Dans leur dernier rapport, consulté par l’AFP, les experts judiciaires font état d’une « confusion au sein de l’équipage », sans toutefois tirer de conclusion. D’après ce rapport, l’un des pilotes de l’équipage aurait dû prendre les commandes de l’avion suite à la déconnexion du pilote automatique au moment où le commandant de bord était en repos. C’est alors que la situation se serait embrouillée. Faisant face à une situation météorologique pourtant « classée comme non préoccupante par le commandant de bord », les membres de l’équipage semblent ne pas savoir que faire des informations données par des instruments peut-être déréglés. « J’ai plus le contrôle de l’avion là », dira l’un ; « je n’ai plus aucune indication » ajoutera un autre. Le rapport signale ensuite que « les alarmes sonores et visuelles n’ont pas amené l’équipage au diagnostic et à l’appel d’une quelconque procédure ».
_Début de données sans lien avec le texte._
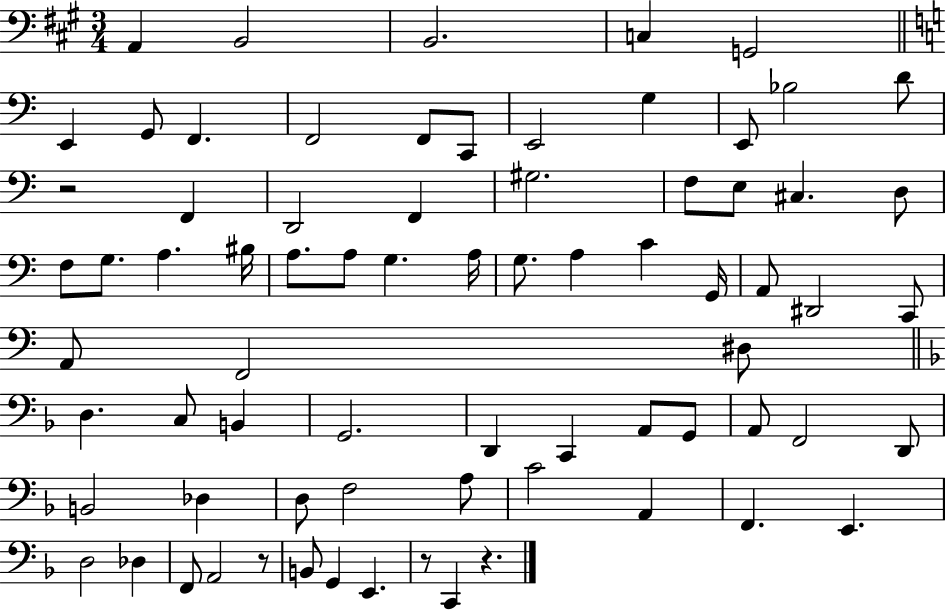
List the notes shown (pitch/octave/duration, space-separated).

A2/q B2/h B2/h. C3/q G2/h E2/q G2/e F2/q. F2/h F2/e C2/e E2/h G3/q E2/e Bb3/h D4/e R/h F2/q D2/h F2/q G#3/h. F3/e E3/e C#3/q. D3/e F3/e G3/e. A3/q. BIS3/s A3/e. A3/e G3/q. A3/s G3/e. A3/q C4/q G2/s A2/e D#2/h C2/e A2/e F2/h D#3/e D3/q. C3/e B2/q G2/h. D2/q C2/q A2/e G2/e A2/e F2/h D2/e B2/h Db3/q D3/e F3/h A3/e C4/h A2/q F2/q. E2/q. D3/h Db3/q F2/e A2/h R/e B2/e G2/q E2/q. R/e C2/q R/q.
Au moment où la juge d’instruction Sylvia Zimmermann doit recevoir pour la quatrième fois les familles des victimes ce mercredi afin de leur faire part des avancées de l’enquête, et huit mois après que la mise en examen d’Air France et d’Airbus pour homicide involontaire ait été annoncée, il semblerait que la thèse d’une défaillance collective des pilotes suite à des avaries techniques prenne de l’ampleur.